Unfortunately, the good news is unlikely to continue. For
one thing, the recovery has been powered by government income support that has
since been ended. Small businesses aren’t going to get any more Paycheck
Protection Program loans. The Pandemic Unemployment Compensation payments that boosted jobless benefits by $600 a week
have expired. At the same time, the rapid spread of the virus since mid-June
has coincided with worsening high-frequency data. The Federal
Reserve Bank of New York’s Weekly Economic Index seems to have stalled
out recently, for example.
We’ll find out more next week when the Bureau
of Labor Statistics publishes the hotly-anticipated jobs data for
July. The number of Americans receiving unemployment insurance has been
basically flat since the last jobs survey, while the Census Bureau’s experimental
Household Pulse Survey implies that
millions of jobs have been lost. Either way, the data so far suggest that the
good news from May and June won’t last much longer.
For now, though, it’s more fun for investors to focus on
the tremendous earning power of the mega-cap tech companies.
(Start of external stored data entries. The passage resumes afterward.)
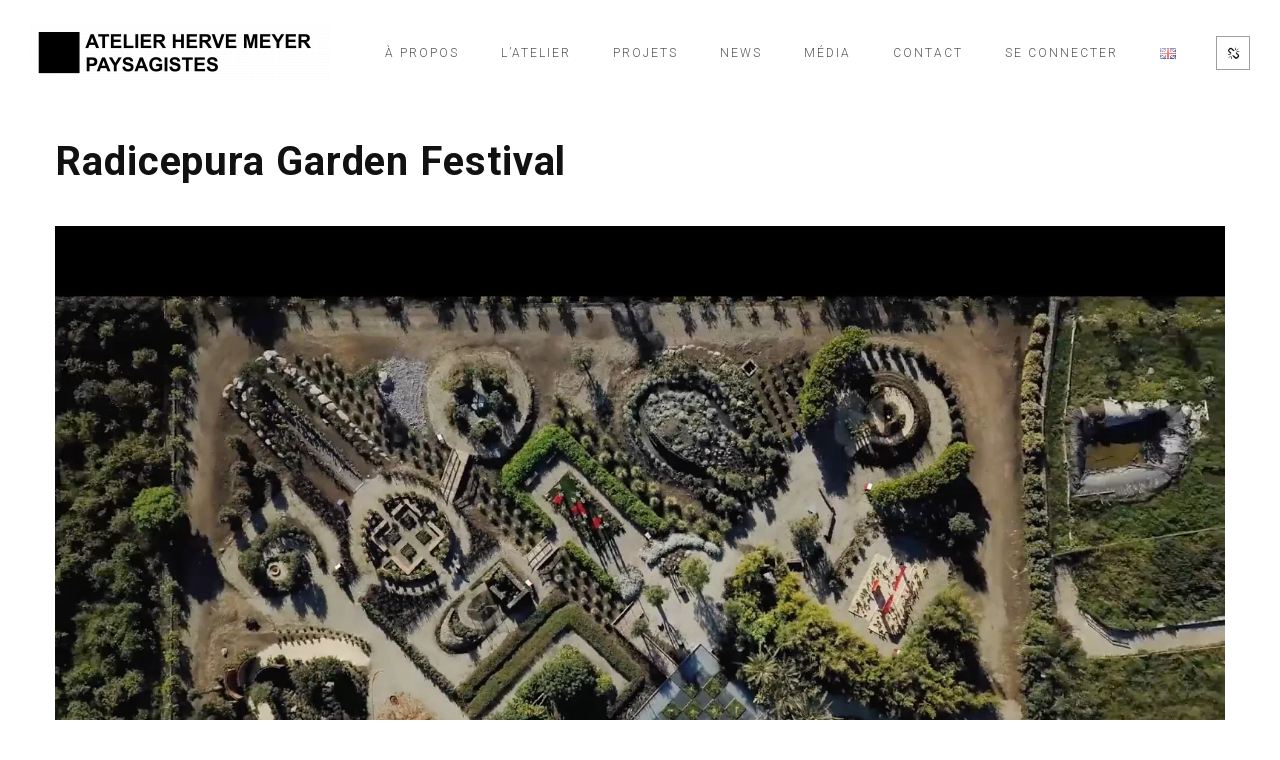

--- FILE ---
content_type: text/css; charset: UTF-8;charset=UTF-8
request_url: https://www.hervemeyer.com/wp-admin/admin-ajax.php?action=prague_dynamic_css&ver=1.1.1
body_size: 550
content:
.prague-logo a img {width:60 !important;height:60 !important;}
/* MENU */

/* SUBMENU */

/* BUTTON */

/* Theme Options Custom CSS */
.manuel-detail-title {
 position:relative;
 font-size:14px;
 line-height:18px;
 font-weight:900;
 letter-spacing:1.6px;
 font-style:normal;
 margin-top:0;
 margin-bottom:16px;
 color:#111
}

.manuel-detail-title:before {
 content:'';
 position:absolute;
 top:50%;
 right:calc(100% + 15px);
 -webkit-transform:translateY(-50%);
 transform:translateY(-50%);
 width:50px;
 height:1px;
 background-color:#111;
}


.smt ol, .smt ul {
    list-style: none;
    display: flex;
    justify-content: center;
}

.smt li {
    display: inline-block;
    padding: 0px 40px 0px;
    vertical-align: middle;
    text-align: center;
}

@media (max-width: 479px) {
.smt li {
    display: inline-block;
    padding: 0px 10px 0px;
    vertical-align: middle;
    text-align: center;
   }
 }

.smt a:hover, .smt a:focus, .smt a:active {
    color: #999;
    text-decoration: none;
}

.smt a {
    font-family: Arial, 'Helvetica Neue', Helvetica, sans-serif;
    text-decoration: none;
    transition: color 0.1s, background-color 0.1s;
}


.smt a {
    position: relative;
    display: block;
    padding: 16px 0;
    margin: 0 12px;
    letter-spacing: 1px;
    font-size: 16px;
    line-height: 16px;
    font-weight: 900;
    text-transform: uppercase;
    transition: color 0.1s,background-color 0.1s,padding 0.2s ease-in;
    color: #000;
}

@media (max-width: 479px) {
.smt a {
    position: relative;
    display: block;
    padding: 16px 0;
    margin: 0 12px;
    letter-spacing: 1px;
    font-size: 12px;
    line-height: 12px;
    font-weight: 900;
    text-transform: uppercase;
    transition: color 0.1s,background-color 0.1s,padding 0.2s ease-in;
    color: #000;
  }
}

.smt a::before {
    content: '';
    display: block;
    position: absolute;
    bottom: 3px;
    left: 0;
    height: 3px;
    width: 100%;
    background-color: #000;
    transform-origin: right top;
    transform: scale(0, 1);
    transition: color 0.1s,transform 0.2s ease-out;
}

.smt a:active::before {
    background-color: #000;
}

.smt a:hover::before, a:focus::before {
    transform-origin: left top;
    transform: scale(1, 1);
}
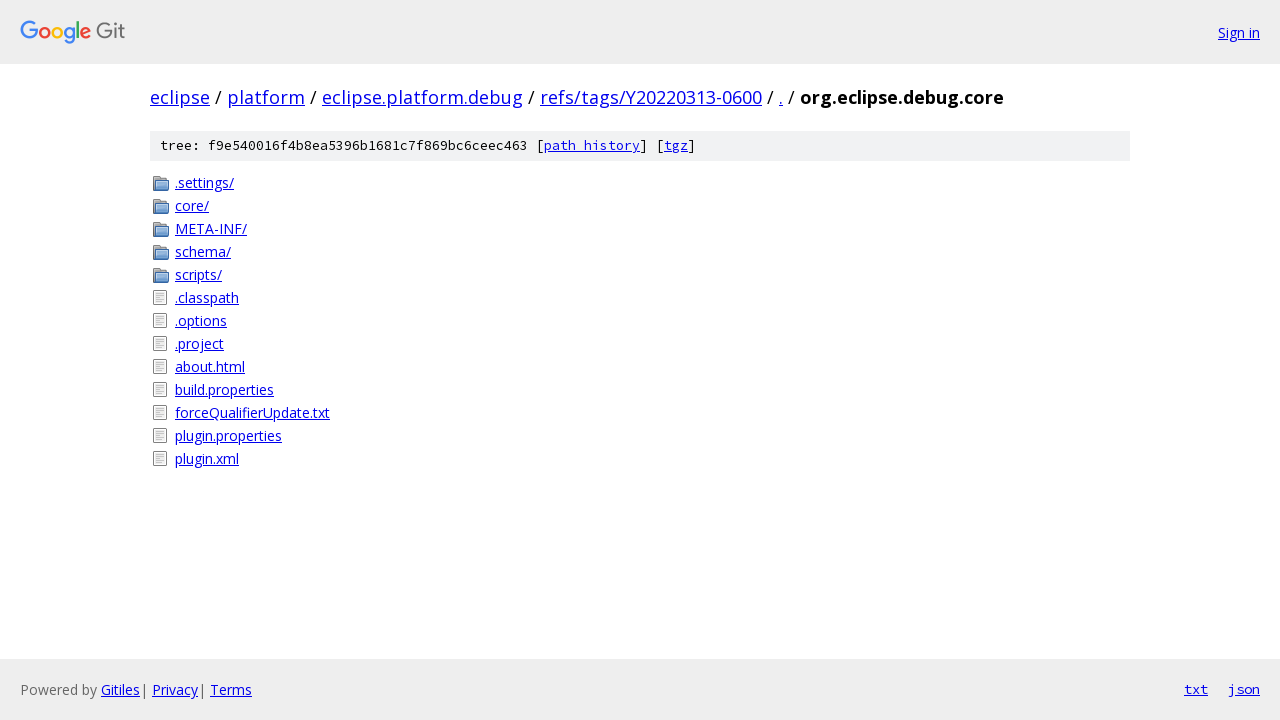

--- FILE ---
content_type: text/html; charset=utf-8
request_url: https://eclipse.googlesource.com/platform/eclipse.platform.debug/+/refs/tags/Y20220313-0600/org.eclipse.debug.core/
body_size: 895
content:
<!DOCTYPE html><html lang="en"><head><meta charset="utf-8"><meta name="viewport" content="width=device-width, initial-scale=1"><title>org.eclipse.debug.core - platform/eclipse.platform.debug - Git at Google</title><link rel="stylesheet" type="text/css" href="/+static/base.css"><!-- default customHeadTagPart --></head><body class="Site"><header class="Site-header"><div class="Header"><a class="Header-image" href="/"><img src="//www.gstatic.com/images/branding/lockups/2x/lockup_git_color_108x24dp.png" width="108" height="24" alt="Google Git"></a><div class="Header-menu"> <a class="Header-menuItem" href="https://accounts.google.com/AccountChooser?faa=1&amp;continue=https://eclipse.googlesource.com/login/platform/eclipse.platform.debug/%2B/refs/tags/Y20220313-0600/org.eclipse.debug.core">Sign in</a> </div></div></header><div class="Site-content"><div class="Container "><div class="Breadcrumbs"><a class="Breadcrumbs-crumb" href="/?format=HTML">eclipse</a> / <a class="Breadcrumbs-crumb" href="/platform/">platform</a> / <a class="Breadcrumbs-crumb" href="/platform/eclipse.platform.debug/">eclipse.platform.debug</a> / <a class="Breadcrumbs-crumb" href="/platform/eclipse.platform.debug/+/refs/tags/Y20220313-0600">refs/tags/Y20220313-0600</a> / <a class="Breadcrumbs-crumb" href="/platform/eclipse.platform.debug/+/refs/tags/Y20220313-0600/">.</a> / <span class="Breadcrumbs-crumb">org.eclipse.debug.core</span></div><div class="TreeDetail"><div class="u-sha1 u-monospace TreeDetail-sha1">tree: f9e540016f4b8ea5396b1681c7f869bc6ceec463 [<a href="/platform/eclipse.platform.debug/+log/refs/tags/Y20220313-0600/org.eclipse.debug.core">path history</a>] <span>[<a href="/platform/eclipse.platform.debug/+archive/refs/tags/Y20220313-0600/org.eclipse.debug.core.tar.gz">tgz</a>]</span></div><ol class="FileList"><li class="FileList-item FileList-item--gitTree" title="Tree - .settings/"><a class="FileList-itemLink" href="/platform/eclipse.platform.debug/+/refs/tags/Y20220313-0600/org.eclipse.debug.core/.settings/">.settings/</a></li><li class="FileList-item FileList-item--gitTree" title="Tree - core/"><a class="FileList-itemLink" href="/platform/eclipse.platform.debug/+/refs/tags/Y20220313-0600/org.eclipse.debug.core/core/">core/</a></li><li class="FileList-item FileList-item--gitTree" title="Tree - META-INF/"><a class="FileList-itemLink" href="/platform/eclipse.platform.debug/+/refs/tags/Y20220313-0600/org.eclipse.debug.core/META-INF/">META-INF/</a></li><li class="FileList-item FileList-item--gitTree" title="Tree - schema/"><a class="FileList-itemLink" href="/platform/eclipse.platform.debug/+/refs/tags/Y20220313-0600/org.eclipse.debug.core/schema/">schema/</a></li><li class="FileList-item FileList-item--gitTree" title="Tree - scripts/"><a class="FileList-itemLink" href="/platform/eclipse.platform.debug/+/refs/tags/Y20220313-0600/org.eclipse.debug.core/scripts/">scripts/</a></li><li class="FileList-item FileList-item--regularFile" title="Regular file - .classpath"><a class="FileList-itemLink" href="/platform/eclipse.platform.debug/+/refs/tags/Y20220313-0600/org.eclipse.debug.core/.classpath">.classpath</a></li><li class="FileList-item FileList-item--regularFile" title="Regular file - .options"><a class="FileList-itemLink" href="/platform/eclipse.platform.debug/+/refs/tags/Y20220313-0600/org.eclipse.debug.core/.options">.options</a></li><li class="FileList-item FileList-item--regularFile" title="Regular file - .project"><a class="FileList-itemLink" href="/platform/eclipse.platform.debug/+/refs/tags/Y20220313-0600/org.eclipse.debug.core/.project">.project</a></li><li class="FileList-item FileList-item--regularFile" title="Regular file - about.html"><a class="FileList-itemLink" href="/platform/eclipse.platform.debug/+/refs/tags/Y20220313-0600/org.eclipse.debug.core/about.html">about.html</a></li><li class="FileList-item FileList-item--regularFile" title="Regular file - build.properties"><a class="FileList-itemLink" href="/platform/eclipse.platform.debug/+/refs/tags/Y20220313-0600/org.eclipse.debug.core/build.properties">build.properties</a></li><li class="FileList-item FileList-item--regularFile" title="Regular file - forceQualifierUpdate.txt"><a class="FileList-itemLink" href="/platform/eclipse.platform.debug/+/refs/tags/Y20220313-0600/org.eclipse.debug.core/forceQualifierUpdate.txt">forceQualifierUpdate.txt</a></li><li class="FileList-item FileList-item--regularFile" title="Regular file - plugin.properties"><a class="FileList-itemLink" href="/platform/eclipse.platform.debug/+/refs/tags/Y20220313-0600/org.eclipse.debug.core/plugin.properties">plugin.properties</a></li><li class="FileList-item FileList-item--regularFile" title="Regular file - plugin.xml"><a class="FileList-itemLink" href="/platform/eclipse.platform.debug/+/refs/tags/Y20220313-0600/org.eclipse.debug.core/plugin.xml">plugin.xml</a></li></ol></div></div> <!-- Container --></div> <!-- Site-content --><footer class="Site-footer"><div class="Footer"><span class="Footer-poweredBy">Powered by <a href="https://gerrit.googlesource.com/gitiles/">Gitiles</a>| <a href="https://policies.google.com/privacy">Privacy</a>| <a href="https://policies.google.com/terms">Terms</a></span><span class="Footer-formats"><a class="u-monospace Footer-formatsItem" href="?format=TEXT">txt</a> <a class="u-monospace Footer-formatsItem" href="?format=JSON">json</a></span></div></footer></body></html>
Fresh from
testifying before Congress about anticompetitive behaviors, Apple and Facebook rose 10.5% and 8.2%, respectively, today on the
back of massive earnings
beats. (Facebook's market value crossed $700 billion for the first
time as a result.)
Overall, the S&P
500 index was up 0.8% by the end of the day,
although the gains were relatively narrow and were confined to the last 90
minutes of the session. Only 231 components were up, while five of the 11
subsectors were down. The standouts, unsurprisingly, were tech and
communication services.
The Nasdaq
Composite index,
which includes the biggest tech companies, was up 1.5% on Friday. So far this
year, the index is up 20%, which would have been impressive even in the absence
of the coronavirus. Overall, the S&P 500 is up about 1% since the start of
the year, and down only 3.4% since the pre-pandemic peak in February.
But even the Nasdaq can’t compete with gold and silver.
Gold hit a new record of $1,963 an ounce today—29% higher than where
it was at the beginning of the year—while silver is up 36% year-to-date.
The metals are moving inversely to the drop in real yields on U.S. Treasury
Inflation-Protected Securities, which continue to plumb new depths below 0%.